**What to work on**
Please copy out the rows below word for word, starting with the line containing "Choosing from" and going on through the last line of the rows.

**Records for this task**

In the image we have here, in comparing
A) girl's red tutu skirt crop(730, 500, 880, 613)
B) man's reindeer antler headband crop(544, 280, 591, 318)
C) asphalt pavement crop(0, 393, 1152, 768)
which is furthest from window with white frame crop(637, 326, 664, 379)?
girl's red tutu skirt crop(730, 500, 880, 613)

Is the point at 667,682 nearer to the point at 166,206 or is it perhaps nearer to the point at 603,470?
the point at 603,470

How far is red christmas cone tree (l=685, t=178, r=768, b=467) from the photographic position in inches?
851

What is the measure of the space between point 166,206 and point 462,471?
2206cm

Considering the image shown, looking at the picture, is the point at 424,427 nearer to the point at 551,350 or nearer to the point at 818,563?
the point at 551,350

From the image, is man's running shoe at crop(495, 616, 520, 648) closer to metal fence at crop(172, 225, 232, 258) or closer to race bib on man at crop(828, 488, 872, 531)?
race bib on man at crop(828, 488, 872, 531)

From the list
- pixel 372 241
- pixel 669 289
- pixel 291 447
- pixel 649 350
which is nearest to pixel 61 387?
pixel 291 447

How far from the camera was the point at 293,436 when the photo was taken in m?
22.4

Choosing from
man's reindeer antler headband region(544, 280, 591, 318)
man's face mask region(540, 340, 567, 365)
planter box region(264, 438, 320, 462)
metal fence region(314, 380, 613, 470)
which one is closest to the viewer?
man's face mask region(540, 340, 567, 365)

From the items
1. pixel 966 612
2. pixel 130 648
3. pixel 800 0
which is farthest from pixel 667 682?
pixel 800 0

**Written answer**
Choosing from
man's reindeer antler headband region(544, 280, 591, 318)
man's face mask region(540, 340, 567, 365)
planter box region(264, 438, 320, 462)
metal fence region(314, 380, 613, 470)
which one is closest to the viewer?
man's face mask region(540, 340, 567, 365)

From the items
1. pixel 966 612
2. pixel 130 648
3. pixel 800 0
which is farthest from pixel 667 682?
pixel 800 0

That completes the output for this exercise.